*Set problem*: Copy the lines that follow, keeping every character the same.

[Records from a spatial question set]
────

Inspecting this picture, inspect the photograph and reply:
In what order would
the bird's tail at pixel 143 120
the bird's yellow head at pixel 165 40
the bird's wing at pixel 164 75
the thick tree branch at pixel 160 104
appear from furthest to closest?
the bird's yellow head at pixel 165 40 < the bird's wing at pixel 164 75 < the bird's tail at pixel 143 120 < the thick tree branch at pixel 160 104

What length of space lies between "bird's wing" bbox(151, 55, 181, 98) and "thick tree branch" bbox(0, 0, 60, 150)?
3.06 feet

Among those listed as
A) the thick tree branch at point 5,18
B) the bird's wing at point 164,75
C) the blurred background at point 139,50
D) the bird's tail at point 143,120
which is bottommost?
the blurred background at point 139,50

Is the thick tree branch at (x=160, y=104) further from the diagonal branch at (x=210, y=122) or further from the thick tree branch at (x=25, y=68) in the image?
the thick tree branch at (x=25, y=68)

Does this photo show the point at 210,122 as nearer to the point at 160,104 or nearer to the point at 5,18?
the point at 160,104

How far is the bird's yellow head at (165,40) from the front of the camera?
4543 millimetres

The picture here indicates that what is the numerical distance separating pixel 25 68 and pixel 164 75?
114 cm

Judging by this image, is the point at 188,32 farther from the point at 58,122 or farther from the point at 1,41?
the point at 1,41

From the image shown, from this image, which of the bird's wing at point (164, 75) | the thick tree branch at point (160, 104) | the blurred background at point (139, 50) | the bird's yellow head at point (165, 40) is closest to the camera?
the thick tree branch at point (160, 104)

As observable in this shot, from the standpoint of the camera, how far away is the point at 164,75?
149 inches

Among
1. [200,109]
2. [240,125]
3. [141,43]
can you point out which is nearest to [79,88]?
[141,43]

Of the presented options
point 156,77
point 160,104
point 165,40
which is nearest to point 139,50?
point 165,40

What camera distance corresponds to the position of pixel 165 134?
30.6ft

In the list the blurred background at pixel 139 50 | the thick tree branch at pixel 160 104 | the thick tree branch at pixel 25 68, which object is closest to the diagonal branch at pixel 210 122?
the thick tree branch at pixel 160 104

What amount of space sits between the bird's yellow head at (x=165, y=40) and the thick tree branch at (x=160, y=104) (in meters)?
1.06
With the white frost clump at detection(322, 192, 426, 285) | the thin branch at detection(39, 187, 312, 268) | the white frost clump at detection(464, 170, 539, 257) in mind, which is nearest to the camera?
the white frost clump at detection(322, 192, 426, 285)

────

*Response below*:
Inspecting this picture, inspect the photograph and reply:
In what order would
the bird's tail at pixel 143 120
the bird's yellow head at pixel 165 40
the bird's wing at pixel 164 75
the thick tree branch at pixel 160 104
appear from furthest to closest?
the bird's yellow head at pixel 165 40 < the bird's wing at pixel 164 75 < the bird's tail at pixel 143 120 < the thick tree branch at pixel 160 104

What length of space lies between "bird's wing" bbox(151, 55, 181, 98) and "thick tree branch" bbox(0, 0, 60, 150)?
3.06 feet

Among those listed as
A) the thick tree branch at point 5,18
B) the bird's wing at point 164,75
C) the blurred background at point 139,50
D) the bird's tail at point 143,120
which is bottommost?
the blurred background at point 139,50

Is the thick tree branch at (x=160, y=104) further from the diagonal branch at (x=210, y=122) or further from the thick tree branch at (x=25, y=68) in the image?
the thick tree branch at (x=25, y=68)

Does this photo show the point at 210,122 as nearer to the point at 160,104 or nearer to the point at 5,18?
the point at 160,104

How far is the bird's yellow head at (165,40) from the front of the camera?
4543 millimetres

The picture here indicates that what is the numerical distance separating pixel 25 68 and pixel 164 75?
114 cm

Judging by this image, is the point at 188,32 farther from the point at 58,122 or farther from the point at 1,41?
the point at 1,41

From the image shown, from this image, which of the bird's wing at point (164, 75) | the thick tree branch at point (160, 104) | the blurred background at point (139, 50) | the bird's yellow head at point (165, 40) is closest to the camera?
the thick tree branch at point (160, 104)

As observable in this shot, from the standpoint of the camera, how far away is the point at 164,75?
149 inches

Among
1. [200,109]
2. [240,125]
3. [141,43]
can you point out which is nearest to [79,88]?
[141,43]

Of the presented options
point 156,77
point 160,104
point 165,40
which is nearest to point 139,50?
point 165,40

What camera distance corresponds to the position of pixel 165 134?
30.6ft

In the list the blurred background at pixel 139 50 | the thick tree branch at pixel 160 104 | the thick tree branch at pixel 25 68, which object is closest to the diagonal branch at pixel 210 122?
the thick tree branch at pixel 160 104

What amount of space sits between the bird's yellow head at (x=165, y=40) and the thick tree branch at (x=160, y=104) (in meters)?
1.06
With the white frost clump at detection(322, 192, 426, 285) | the thin branch at detection(39, 187, 312, 268) | the white frost clump at detection(464, 170, 539, 257) in mind, which is nearest to the camera?
the white frost clump at detection(322, 192, 426, 285)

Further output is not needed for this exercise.